One shortcoming of the book, but one that is instructive, is the fact
that several important recent works which have made similar points are
not cited by contributors. For example, Gail Bernstein's edited
volume (_Recreating Japanese Women, 1600-1945_, University of
California Press, 1991) demonstrates, in part, that the Meiji Era
government's promotion of the Good Wife, Wise Mother was one
aspect of an invented tradition
regarding the role of Japanese
women, a point which echoes Ueno's piece of the Japanese family
system. Similarly, Emiko Ohnuki-Tierney's work on the symbolism
of rice in Japan (_Rice as Self: Japanese Identities Through Time_,
Princeton University Press, 1993) supports Amino's chapter.
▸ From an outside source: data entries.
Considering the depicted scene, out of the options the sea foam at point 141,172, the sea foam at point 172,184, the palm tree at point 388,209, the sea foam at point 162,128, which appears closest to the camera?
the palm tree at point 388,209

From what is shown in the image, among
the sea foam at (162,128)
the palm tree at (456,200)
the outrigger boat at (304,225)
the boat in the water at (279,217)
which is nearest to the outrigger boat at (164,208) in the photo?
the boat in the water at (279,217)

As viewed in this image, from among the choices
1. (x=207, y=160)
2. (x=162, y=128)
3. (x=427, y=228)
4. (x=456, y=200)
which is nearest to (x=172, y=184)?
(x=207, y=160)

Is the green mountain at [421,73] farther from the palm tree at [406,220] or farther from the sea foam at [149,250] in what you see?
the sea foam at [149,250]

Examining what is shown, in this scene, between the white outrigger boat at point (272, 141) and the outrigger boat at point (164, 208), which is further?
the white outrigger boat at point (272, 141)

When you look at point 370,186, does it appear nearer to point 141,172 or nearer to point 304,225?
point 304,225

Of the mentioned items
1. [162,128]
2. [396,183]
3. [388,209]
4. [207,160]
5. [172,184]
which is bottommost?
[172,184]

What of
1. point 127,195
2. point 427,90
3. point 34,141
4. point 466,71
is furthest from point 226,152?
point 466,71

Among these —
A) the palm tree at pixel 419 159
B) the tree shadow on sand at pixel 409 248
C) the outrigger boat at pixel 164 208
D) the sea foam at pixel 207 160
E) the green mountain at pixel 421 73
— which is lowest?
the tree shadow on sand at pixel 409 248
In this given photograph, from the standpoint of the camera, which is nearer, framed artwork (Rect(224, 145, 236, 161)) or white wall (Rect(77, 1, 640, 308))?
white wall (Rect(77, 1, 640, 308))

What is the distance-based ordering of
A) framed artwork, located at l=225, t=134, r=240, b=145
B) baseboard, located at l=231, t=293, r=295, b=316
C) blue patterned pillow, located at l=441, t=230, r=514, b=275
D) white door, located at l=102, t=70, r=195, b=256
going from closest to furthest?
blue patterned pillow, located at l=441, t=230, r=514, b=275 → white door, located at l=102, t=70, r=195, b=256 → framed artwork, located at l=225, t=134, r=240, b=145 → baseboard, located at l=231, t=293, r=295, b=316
I say
this is an instructive shortcoming because it points, I think, to the
divide between contemporary scholarship written in English and that
written in Japanese. It is unfortunately often the case that, when
writing in English, scholars fail to cite many references in other
languages. The opposite also holds true at times, leading to
something of a gap between those who study Japan from the point of
view of outsiders, and those who are themselves Japanese. In another,
equally important, way, however, this volume helps to narrow this
scholarly gap, by the inclusion of many chapters by Japanese scholars,
some of which were translated especially for this publication. This
is a boon in making more accessible contemporary work done in Japan.